Nunca antes el legislador se había pronunciado con tanta frecuencia sobre estos seres sintientes y afectivos, ni había abordado el fenómeno desde tantos frentes distintos: el derecho penal, el derecho civil, la gestión del riesgo, el cambio climático, los servicios, la política urbana y la institucionalidad pública.
Entre las normas más visibles se encuentra la Ley 2454 de 2025, conocida como Ley Lorenzo, que introduce alternativas tecnológicas en materia de seguridad, vigilancia privada e inspección de sustancias u objetos, con un enfoque explícito en el bienestar de los perros utilizados en estas labores. Esta ley marca un giro relevante: ya no se trata solo de prohibir el maltrato, sino de repensar las condiciones estructurales en las que los animales son utilizados por el ser humano.
A ella se suma la muy mediática Ley 2455 de 2025, Ley Ángel, que actualiza el Código Penal, endurece las penas por maltrato animal y, quizá más importante aún, facilita los procedimientos ante las Inspecciones de Convivencia y Paz, un cuello de botella histórico para la efectividad de este tipo de normas. Aquí el derecho animal deja de ser meramente simbólico y empieza a dialogar con la realidad institucional.
El componente ambiental también tuvo un protagonismo notable. La Ley 2459 de 2025 incorpora los humedales al Sistema Nacional de Gestión del Riesgo de Desastres y al Sistema Nacional de Cambio Climático, mientras que la Ley 2478 de 2025 apuesta por la conservación integral de todos los humedales del país.
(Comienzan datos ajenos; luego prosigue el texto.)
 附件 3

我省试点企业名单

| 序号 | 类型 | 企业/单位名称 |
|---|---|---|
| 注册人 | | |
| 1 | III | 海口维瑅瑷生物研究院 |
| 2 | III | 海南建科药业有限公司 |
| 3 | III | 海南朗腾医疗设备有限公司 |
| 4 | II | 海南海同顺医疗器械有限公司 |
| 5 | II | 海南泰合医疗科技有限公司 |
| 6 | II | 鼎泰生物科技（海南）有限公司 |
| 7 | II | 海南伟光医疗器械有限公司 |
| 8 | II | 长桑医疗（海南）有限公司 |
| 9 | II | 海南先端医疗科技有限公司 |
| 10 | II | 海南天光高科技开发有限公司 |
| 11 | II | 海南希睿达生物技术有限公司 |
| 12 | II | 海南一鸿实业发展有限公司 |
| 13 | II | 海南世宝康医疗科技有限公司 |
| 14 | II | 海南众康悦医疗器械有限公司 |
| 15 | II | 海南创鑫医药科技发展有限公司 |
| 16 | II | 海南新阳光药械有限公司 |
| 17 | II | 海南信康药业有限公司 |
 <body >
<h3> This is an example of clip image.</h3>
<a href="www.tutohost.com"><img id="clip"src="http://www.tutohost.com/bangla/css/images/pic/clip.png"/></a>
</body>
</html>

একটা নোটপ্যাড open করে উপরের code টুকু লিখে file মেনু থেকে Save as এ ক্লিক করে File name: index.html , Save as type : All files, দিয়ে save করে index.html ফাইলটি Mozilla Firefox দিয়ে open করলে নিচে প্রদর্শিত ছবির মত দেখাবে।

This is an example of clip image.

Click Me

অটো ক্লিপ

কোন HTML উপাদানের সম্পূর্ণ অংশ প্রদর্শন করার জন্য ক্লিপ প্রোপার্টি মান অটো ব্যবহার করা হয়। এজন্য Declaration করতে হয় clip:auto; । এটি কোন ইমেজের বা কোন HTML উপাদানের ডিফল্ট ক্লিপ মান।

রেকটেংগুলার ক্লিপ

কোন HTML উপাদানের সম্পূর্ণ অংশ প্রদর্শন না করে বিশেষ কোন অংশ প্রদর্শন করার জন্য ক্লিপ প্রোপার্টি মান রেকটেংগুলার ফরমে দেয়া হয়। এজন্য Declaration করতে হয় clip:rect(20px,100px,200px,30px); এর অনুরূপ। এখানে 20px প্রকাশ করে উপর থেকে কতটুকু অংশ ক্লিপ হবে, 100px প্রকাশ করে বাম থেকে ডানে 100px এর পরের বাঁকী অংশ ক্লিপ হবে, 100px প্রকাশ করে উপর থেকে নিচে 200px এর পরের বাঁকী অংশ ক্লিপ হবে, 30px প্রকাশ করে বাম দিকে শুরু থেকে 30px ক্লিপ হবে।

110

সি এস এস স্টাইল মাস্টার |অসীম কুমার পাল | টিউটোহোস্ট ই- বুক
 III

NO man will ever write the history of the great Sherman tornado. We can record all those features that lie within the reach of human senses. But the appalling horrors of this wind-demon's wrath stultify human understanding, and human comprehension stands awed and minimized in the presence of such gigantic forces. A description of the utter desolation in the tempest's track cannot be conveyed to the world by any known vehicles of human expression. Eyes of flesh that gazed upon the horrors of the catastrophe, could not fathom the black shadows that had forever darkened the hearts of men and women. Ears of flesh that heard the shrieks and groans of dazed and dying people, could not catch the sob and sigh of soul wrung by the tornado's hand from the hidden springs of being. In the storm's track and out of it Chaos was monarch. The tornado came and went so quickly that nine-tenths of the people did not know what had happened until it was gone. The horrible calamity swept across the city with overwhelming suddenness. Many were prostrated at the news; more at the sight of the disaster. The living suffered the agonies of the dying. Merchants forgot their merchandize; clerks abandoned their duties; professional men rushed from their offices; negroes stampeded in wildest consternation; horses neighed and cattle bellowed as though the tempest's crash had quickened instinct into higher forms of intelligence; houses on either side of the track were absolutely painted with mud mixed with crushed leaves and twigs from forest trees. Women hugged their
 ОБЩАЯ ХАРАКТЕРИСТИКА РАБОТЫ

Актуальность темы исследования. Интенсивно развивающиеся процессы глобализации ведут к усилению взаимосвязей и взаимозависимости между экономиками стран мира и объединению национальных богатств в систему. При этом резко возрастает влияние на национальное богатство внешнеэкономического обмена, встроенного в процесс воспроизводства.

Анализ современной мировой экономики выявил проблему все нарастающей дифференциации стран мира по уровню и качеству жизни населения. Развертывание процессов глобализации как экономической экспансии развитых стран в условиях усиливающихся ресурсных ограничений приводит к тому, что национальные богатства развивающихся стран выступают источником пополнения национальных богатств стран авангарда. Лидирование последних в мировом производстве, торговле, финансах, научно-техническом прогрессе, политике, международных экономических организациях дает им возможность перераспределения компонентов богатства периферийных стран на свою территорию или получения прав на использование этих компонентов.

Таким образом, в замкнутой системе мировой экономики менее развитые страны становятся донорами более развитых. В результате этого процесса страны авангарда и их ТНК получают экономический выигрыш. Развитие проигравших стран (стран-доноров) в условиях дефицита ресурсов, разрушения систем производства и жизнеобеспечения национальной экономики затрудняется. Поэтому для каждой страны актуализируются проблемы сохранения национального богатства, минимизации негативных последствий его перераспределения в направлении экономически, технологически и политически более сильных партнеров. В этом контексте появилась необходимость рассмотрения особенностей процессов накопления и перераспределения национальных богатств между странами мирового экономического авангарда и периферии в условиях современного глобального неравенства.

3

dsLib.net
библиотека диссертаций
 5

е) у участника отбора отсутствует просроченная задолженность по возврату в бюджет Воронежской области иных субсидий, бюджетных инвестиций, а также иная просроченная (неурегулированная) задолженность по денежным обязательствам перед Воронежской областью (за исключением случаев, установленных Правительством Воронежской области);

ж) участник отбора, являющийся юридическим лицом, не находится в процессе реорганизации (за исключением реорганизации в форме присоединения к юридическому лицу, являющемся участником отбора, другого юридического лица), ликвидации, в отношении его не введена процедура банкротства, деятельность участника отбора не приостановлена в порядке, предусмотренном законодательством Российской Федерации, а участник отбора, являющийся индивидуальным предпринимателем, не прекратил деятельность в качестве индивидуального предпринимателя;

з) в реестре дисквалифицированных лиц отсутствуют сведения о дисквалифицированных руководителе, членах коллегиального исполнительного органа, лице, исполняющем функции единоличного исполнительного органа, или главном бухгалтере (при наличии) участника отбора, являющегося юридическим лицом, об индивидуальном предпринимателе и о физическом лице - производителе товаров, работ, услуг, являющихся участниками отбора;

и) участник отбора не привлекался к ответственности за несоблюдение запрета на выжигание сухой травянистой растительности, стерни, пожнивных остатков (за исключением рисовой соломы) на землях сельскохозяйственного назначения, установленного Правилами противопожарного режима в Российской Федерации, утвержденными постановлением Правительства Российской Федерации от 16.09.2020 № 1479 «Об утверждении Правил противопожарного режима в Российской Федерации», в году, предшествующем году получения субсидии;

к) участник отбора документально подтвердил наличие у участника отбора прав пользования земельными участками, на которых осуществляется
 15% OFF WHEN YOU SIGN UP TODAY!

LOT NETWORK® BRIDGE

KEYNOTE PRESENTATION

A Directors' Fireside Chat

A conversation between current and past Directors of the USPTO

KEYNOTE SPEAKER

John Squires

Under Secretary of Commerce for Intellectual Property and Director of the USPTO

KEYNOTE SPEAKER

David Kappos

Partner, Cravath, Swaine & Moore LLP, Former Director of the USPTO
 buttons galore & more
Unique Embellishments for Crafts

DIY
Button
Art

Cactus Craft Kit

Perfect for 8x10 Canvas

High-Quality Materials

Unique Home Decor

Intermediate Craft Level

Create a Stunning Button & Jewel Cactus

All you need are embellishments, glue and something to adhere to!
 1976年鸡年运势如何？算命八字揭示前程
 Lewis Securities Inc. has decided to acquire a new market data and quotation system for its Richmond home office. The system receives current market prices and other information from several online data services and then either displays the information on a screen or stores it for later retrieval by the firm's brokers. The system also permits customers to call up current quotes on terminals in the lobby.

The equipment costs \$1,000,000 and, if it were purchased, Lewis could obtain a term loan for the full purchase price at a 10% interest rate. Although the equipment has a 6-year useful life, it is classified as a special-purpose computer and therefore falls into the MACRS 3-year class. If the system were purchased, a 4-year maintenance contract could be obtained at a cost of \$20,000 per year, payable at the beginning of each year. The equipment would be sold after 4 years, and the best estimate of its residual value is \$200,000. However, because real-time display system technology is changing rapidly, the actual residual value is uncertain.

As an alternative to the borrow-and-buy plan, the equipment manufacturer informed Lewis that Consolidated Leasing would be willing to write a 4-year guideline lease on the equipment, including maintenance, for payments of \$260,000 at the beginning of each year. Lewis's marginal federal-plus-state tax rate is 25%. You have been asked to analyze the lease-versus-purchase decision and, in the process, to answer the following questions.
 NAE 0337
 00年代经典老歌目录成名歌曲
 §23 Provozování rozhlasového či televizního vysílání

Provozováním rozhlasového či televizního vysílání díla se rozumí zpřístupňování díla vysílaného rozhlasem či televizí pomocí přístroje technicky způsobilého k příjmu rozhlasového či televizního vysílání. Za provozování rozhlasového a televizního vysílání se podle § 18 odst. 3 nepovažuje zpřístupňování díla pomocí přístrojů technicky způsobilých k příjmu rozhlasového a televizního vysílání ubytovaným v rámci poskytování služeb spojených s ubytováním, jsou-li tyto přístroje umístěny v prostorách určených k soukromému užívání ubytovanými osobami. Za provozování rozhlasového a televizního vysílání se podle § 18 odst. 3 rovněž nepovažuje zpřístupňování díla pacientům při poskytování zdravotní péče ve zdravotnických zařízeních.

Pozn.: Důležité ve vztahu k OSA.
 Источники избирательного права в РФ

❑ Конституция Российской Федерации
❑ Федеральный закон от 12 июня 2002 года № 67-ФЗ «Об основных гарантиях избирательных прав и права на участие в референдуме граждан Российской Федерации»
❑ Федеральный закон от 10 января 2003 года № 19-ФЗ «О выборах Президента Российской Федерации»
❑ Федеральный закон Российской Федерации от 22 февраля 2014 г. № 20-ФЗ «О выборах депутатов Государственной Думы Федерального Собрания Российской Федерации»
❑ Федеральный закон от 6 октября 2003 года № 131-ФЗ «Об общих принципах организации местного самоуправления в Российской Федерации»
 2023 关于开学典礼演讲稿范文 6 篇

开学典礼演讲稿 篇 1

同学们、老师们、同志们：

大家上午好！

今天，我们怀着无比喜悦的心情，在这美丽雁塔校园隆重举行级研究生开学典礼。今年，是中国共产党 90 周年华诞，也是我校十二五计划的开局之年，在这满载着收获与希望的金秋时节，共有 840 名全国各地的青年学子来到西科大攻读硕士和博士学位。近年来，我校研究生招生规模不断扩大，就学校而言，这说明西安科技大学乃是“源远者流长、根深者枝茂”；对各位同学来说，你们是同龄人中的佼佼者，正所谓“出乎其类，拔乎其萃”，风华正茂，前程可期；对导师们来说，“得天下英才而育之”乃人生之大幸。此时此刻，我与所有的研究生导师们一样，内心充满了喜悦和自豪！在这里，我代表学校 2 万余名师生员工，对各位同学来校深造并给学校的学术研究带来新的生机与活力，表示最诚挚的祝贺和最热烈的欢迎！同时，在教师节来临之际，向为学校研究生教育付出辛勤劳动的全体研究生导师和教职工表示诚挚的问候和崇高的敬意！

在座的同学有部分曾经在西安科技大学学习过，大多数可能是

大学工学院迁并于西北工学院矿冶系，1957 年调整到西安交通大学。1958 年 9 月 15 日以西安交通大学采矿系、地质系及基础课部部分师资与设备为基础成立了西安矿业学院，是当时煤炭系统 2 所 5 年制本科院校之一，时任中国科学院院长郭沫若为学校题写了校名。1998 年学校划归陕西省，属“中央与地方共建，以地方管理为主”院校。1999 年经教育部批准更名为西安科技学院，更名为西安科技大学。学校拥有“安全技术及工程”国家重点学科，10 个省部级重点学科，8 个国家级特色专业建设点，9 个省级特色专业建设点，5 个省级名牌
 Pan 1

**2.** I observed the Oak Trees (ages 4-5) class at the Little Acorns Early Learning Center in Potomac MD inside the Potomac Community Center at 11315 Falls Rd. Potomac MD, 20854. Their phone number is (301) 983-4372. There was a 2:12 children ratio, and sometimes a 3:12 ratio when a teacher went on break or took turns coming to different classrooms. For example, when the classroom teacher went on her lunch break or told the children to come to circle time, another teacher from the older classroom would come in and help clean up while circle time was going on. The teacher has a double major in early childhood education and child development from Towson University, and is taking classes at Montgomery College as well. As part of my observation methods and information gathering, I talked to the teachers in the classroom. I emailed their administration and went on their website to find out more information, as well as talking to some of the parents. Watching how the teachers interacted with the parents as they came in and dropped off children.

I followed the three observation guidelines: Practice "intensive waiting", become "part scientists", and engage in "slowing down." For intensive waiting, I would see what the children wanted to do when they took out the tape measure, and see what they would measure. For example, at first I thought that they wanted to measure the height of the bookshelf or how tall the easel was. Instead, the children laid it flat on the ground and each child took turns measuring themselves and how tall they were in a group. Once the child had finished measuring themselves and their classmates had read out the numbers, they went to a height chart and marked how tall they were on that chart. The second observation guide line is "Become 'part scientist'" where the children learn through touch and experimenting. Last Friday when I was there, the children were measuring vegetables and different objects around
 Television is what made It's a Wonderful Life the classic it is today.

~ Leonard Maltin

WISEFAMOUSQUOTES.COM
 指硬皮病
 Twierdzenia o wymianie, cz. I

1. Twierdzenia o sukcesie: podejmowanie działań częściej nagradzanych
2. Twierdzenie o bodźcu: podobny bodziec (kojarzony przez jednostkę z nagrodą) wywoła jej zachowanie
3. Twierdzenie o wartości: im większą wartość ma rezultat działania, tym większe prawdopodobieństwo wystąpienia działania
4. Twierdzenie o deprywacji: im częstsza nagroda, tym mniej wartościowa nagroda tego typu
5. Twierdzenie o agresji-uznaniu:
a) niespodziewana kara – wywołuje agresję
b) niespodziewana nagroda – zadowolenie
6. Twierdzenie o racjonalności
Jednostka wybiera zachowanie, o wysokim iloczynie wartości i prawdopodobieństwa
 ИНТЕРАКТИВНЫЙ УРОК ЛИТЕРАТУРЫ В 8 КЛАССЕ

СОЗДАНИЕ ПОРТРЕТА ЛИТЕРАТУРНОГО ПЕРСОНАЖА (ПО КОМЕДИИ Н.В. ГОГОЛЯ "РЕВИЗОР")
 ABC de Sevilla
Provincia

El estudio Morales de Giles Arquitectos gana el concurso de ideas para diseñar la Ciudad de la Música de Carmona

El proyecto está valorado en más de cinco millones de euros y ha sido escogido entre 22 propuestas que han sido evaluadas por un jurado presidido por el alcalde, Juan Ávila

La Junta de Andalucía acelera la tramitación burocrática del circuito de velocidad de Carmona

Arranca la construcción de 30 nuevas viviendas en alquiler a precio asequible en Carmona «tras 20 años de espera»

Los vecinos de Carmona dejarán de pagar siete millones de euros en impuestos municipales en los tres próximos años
En la misma línea, la Ley 2476 de 2025, sobre ciudades verdes, articula la protección ambiental, la lucha contra el cambio climático y la planificación urbana, reconociendo —aunque aún de manera indirecta— el impacto de estas políticas sobre los animales.
Desde el derecho privado, una de las reformas más significativas es la Ley 2473 de 2025, que declara la inembargabilidad de los animales de compañía de soporte emocional, modificando tanto el Código Civil como el Código General del Proceso. Esta norma no solo tiene efectos prácticos, sino también un profundo contenido simbólico: consolida la idea de que los animales no pueden seguir siendo tratados como simples bienes muebles dentro del ordenamiento jurídico.
En materia de política pública, la Ley 2474 de 2025 incluye expresamente a los animales dentro de la Política de Gestión del Riesgo de Desastres, y la Ley 2499 de 2025 crea los Centros Regionales de Bienestar Animal, fijando lineamientos para su adecuación, operación y funcionamiento. Aquí el desafío ya no es normativo, sino presupuestal y administrativo: la distancia entre la ley y su implementación.
A este panorama se suma la Ley 2480 de 2025 (Ley Kiara), que regula los servicios de cuidado para animales de compañía, un sector en expansión que hasta ahora operaba en una zona gris normativa. Esta ley reconoce que el vínculo humano–animal también genera relaciones jurídicas que deben ser reguladas con criterios de calidad, responsabilidad y bienestar.
Sin embargo, no todo el balance es positivo. El mismo año que fortaleció la protección animal aprobó también una norma altamente cuestionada: la Ley 2501 de 2025, que introduce la pesca turística, creando —en la práctica— una nueva forma legalizada de maltrato animal, bajo el discurso del turismo y la recreación. Este contraste revela una tensión profunda: el avance normativo no siempre es lineal ni coherente.
A la espera de la firma presidencial queda la llamada Ley Empatía, que, de ser promulgada, reforzaría el enfoque preventivo y educativo en materia de bienestar animal.
El balance de 2025, entonces, es claro pero ambivalente. Colombia avanza como nunca antes en la construcción de un derecho animal transversal, pero también demuestra que el reconocimiento de los animales como seres sintientes no está aún blindado frente a intereses económicos, culturales y políticos.
Más que un punto de llegada, 2025 debe leerse como un punto de inflexión: el año en que el legislador habló fuerte y seguido sobre los animales. El reto ahora será que estas leyes no se queden en el papel y que la protección animal deje de ser una excepción emotiva para convertirse, definitivamente, en una política jurídica coherente y sostenida.